Paul, who has herself been sober for 25 years, believes that abstinence is the only option. She sees no room for harm reduction
with alcohol, given the Medicine Wheel teachings that focus on physical, emotional and spiritual well-being, and that see
alcohol as a negative spirit that disrupts the body’s natural balance.
The debate around harm reduction, a concept started in Western society, has a long history, but nowhere perhaps is it more
heated than among Canada’s Aboriginal communities, particularly when it comes to alcohol, which has a unique role in Aboriginal
history.
Alcohol was introduced to Aboriginal communities at the same time that colonization was eroding their traditional way of life.

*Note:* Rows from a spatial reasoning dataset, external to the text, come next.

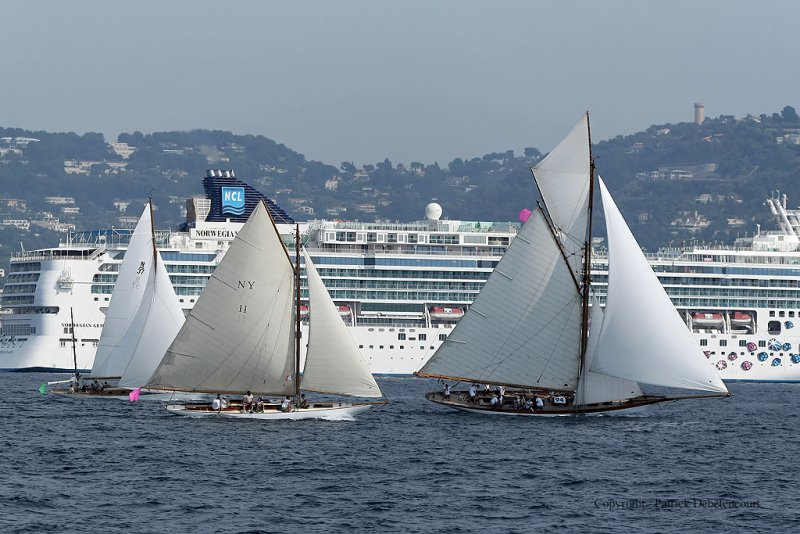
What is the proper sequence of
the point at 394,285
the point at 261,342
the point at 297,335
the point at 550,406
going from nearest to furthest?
the point at 297,335 < the point at 261,342 < the point at 550,406 < the point at 394,285

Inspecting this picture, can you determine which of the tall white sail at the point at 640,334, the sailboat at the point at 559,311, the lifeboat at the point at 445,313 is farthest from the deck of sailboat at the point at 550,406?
the lifeboat at the point at 445,313

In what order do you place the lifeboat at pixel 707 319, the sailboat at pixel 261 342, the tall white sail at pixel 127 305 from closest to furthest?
the sailboat at pixel 261 342 → the tall white sail at pixel 127 305 → the lifeboat at pixel 707 319

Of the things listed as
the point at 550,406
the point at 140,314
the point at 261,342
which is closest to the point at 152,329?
the point at 140,314

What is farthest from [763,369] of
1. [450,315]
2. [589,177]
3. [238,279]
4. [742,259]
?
[238,279]

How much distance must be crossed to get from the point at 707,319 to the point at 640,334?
174ft

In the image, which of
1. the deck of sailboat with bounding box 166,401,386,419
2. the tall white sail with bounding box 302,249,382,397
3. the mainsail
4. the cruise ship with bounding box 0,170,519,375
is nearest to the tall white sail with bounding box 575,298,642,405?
the deck of sailboat with bounding box 166,401,386,419

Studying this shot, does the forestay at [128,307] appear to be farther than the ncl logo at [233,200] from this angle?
No

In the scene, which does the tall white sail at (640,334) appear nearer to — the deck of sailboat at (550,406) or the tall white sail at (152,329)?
the deck of sailboat at (550,406)

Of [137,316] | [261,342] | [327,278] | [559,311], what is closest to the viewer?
[261,342]

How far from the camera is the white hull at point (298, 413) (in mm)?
62719

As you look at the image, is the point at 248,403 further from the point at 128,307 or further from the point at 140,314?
the point at 128,307

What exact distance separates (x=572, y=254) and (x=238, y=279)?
13.7 m

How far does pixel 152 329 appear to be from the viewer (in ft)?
247

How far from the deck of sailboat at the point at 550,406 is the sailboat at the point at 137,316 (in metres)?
13.7
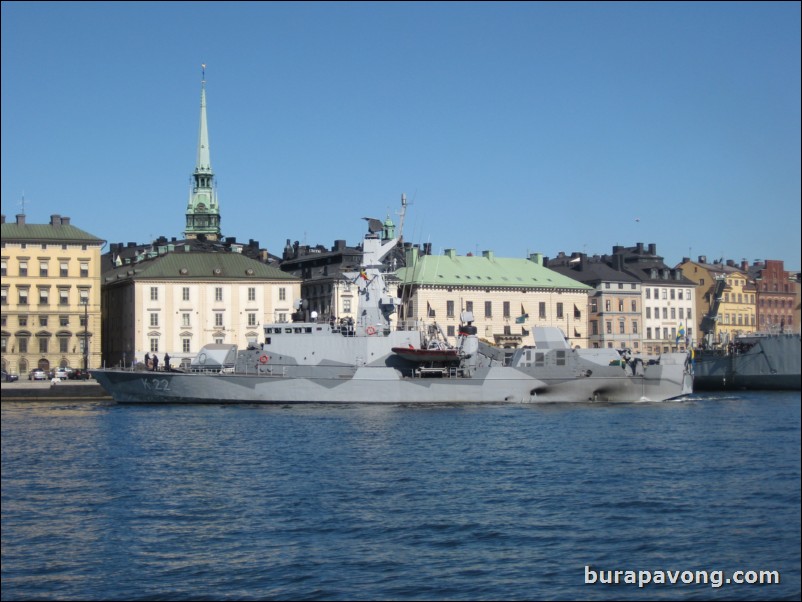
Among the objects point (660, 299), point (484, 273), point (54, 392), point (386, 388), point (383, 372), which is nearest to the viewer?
point (386, 388)

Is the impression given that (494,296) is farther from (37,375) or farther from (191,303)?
(37,375)

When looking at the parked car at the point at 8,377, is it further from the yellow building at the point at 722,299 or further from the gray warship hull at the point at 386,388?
the yellow building at the point at 722,299

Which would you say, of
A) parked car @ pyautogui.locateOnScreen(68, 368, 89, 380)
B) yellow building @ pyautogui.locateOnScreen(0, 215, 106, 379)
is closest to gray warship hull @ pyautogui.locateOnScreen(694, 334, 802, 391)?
parked car @ pyautogui.locateOnScreen(68, 368, 89, 380)

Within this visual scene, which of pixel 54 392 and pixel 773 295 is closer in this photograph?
pixel 54 392

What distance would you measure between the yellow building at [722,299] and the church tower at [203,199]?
48799 millimetres

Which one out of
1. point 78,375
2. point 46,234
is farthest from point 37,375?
point 46,234

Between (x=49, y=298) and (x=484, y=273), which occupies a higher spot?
(x=484, y=273)

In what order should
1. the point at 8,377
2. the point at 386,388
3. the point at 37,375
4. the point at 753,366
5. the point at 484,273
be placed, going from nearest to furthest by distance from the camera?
the point at 386,388 < the point at 8,377 < the point at 37,375 < the point at 753,366 < the point at 484,273

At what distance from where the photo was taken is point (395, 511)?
2439cm

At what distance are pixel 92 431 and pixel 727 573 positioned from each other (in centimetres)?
2915

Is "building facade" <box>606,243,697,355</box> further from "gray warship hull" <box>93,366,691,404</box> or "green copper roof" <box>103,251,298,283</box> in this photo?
"gray warship hull" <box>93,366,691,404</box>

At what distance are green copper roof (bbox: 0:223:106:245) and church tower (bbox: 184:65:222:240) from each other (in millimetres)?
31384

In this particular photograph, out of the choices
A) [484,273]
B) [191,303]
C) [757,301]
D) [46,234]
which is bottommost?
[191,303]

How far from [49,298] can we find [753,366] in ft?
165
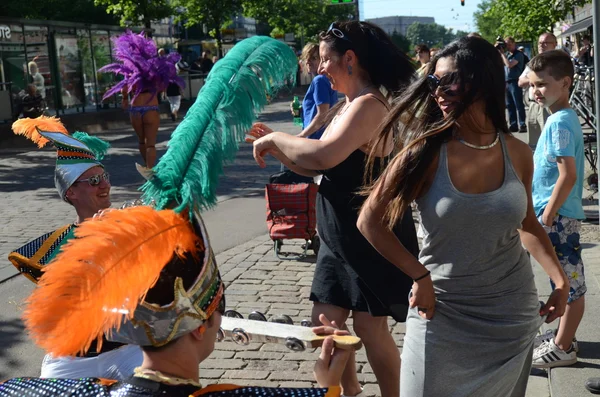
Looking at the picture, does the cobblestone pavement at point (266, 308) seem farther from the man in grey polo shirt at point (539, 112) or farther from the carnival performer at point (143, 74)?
the carnival performer at point (143, 74)

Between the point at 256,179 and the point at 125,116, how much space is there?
14.4m

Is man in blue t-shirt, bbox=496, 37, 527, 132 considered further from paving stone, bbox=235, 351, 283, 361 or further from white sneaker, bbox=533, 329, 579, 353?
paving stone, bbox=235, 351, 283, 361

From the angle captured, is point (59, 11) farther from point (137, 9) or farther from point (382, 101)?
point (382, 101)

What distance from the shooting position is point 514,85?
54.4 ft

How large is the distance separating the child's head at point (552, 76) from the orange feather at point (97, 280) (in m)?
3.16

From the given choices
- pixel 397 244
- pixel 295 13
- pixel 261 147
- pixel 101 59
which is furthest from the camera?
pixel 295 13

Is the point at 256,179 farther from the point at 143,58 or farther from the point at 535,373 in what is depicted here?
the point at 535,373

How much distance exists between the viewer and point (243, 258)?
8117 millimetres

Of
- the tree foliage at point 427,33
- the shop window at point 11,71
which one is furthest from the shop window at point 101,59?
the tree foliage at point 427,33

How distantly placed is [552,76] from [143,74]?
910 centimetres

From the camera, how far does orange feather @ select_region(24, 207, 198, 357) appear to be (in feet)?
6.41

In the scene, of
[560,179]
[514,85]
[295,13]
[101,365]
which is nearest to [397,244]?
[101,365]

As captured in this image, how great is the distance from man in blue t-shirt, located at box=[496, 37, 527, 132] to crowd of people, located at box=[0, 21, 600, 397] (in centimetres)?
1253

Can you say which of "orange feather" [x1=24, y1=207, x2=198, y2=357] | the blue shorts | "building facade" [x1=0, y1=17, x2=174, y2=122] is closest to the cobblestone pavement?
the blue shorts
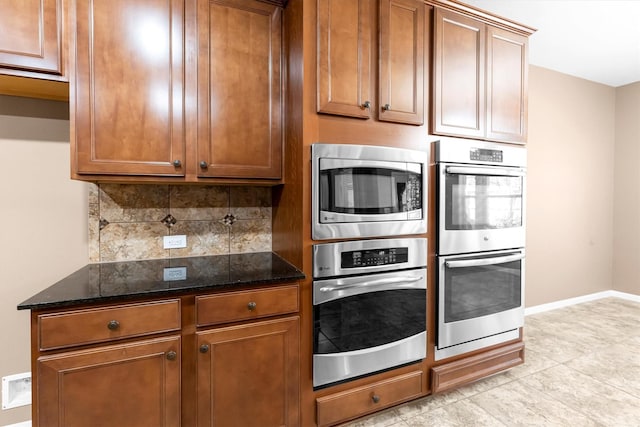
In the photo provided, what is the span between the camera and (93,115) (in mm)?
1522

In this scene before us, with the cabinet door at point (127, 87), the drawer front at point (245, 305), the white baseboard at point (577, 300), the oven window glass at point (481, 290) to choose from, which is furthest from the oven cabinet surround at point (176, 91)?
the white baseboard at point (577, 300)

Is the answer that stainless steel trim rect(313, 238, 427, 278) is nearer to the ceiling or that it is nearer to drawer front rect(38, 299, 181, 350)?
drawer front rect(38, 299, 181, 350)

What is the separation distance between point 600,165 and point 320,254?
4.51 metres

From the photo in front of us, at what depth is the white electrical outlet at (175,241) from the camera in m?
1.99

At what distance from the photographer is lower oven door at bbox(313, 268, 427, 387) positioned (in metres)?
1.68

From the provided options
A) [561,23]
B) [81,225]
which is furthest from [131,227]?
[561,23]

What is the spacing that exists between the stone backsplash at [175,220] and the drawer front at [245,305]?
2.29ft

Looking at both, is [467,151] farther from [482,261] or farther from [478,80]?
[482,261]

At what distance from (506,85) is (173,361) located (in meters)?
2.69

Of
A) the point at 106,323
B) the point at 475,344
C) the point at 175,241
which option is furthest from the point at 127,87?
the point at 475,344

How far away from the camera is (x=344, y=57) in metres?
1.72

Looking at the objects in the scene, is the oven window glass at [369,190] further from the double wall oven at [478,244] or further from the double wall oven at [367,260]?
the double wall oven at [478,244]

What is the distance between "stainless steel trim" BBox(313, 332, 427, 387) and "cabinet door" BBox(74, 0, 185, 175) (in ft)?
4.32

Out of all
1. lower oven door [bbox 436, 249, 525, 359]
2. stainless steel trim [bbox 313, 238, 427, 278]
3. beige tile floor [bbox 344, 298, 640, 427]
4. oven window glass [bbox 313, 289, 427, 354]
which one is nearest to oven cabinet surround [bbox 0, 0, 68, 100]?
stainless steel trim [bbox 313, 238, 427, 278]
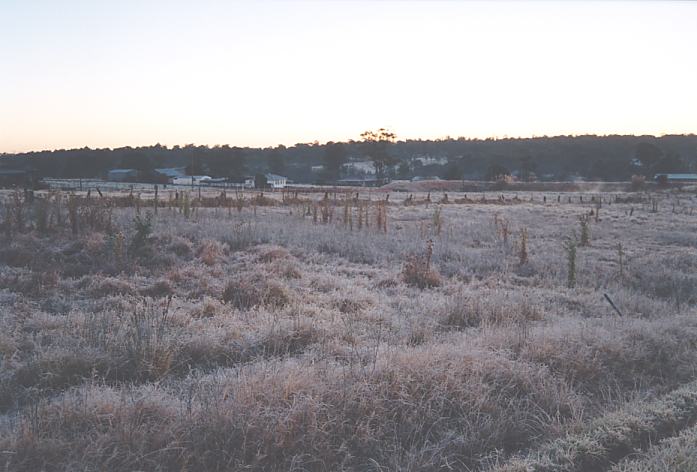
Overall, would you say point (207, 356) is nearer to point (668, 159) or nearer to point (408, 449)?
point (408, 449)

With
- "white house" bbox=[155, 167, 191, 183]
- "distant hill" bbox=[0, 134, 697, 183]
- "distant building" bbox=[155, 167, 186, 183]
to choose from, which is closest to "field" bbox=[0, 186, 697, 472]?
"distant hill" bbox=[0, 134, 697, 183]

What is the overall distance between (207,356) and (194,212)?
14.7 meters

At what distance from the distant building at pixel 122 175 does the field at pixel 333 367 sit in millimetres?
75661

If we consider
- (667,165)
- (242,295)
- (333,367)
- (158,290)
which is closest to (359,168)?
(667,165)

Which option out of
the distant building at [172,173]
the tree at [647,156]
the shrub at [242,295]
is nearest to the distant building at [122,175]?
the distant building at [172,173]

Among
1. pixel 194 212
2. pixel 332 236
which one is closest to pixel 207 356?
pixel 332 236

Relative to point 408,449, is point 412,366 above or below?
above

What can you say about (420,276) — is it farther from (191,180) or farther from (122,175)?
(122,175)

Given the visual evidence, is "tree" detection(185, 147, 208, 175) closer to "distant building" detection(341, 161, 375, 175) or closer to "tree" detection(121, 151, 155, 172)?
"tree" detection(121, 151, 155, 172)

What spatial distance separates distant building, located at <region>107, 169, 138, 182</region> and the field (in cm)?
7566

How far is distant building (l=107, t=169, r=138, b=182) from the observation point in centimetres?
8256

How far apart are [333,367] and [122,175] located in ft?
288

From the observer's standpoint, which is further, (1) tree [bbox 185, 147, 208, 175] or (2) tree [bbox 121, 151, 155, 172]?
(1) tree [bbox 185, 147, 208, 175]

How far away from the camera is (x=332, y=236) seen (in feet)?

“People have been robbed of their culture, their values, traditions, language, parenting, that sense of belonging, and don’t
know who they are,” says Paul. “When they pick up that first drink, it becomes a key.”
Like Paul, many Aboriginal treatment programs and communities today adopt models of abstinence and prohibition for clear reasons:
the destructive impact of the introduction of alcohol on the lives of Aboriginal peoples and the devastating level of alcohol
and other drug abuse in some communities, says Colleen Anne Dell, Research Chair in Substance Abuse at the University of Saskatchewan.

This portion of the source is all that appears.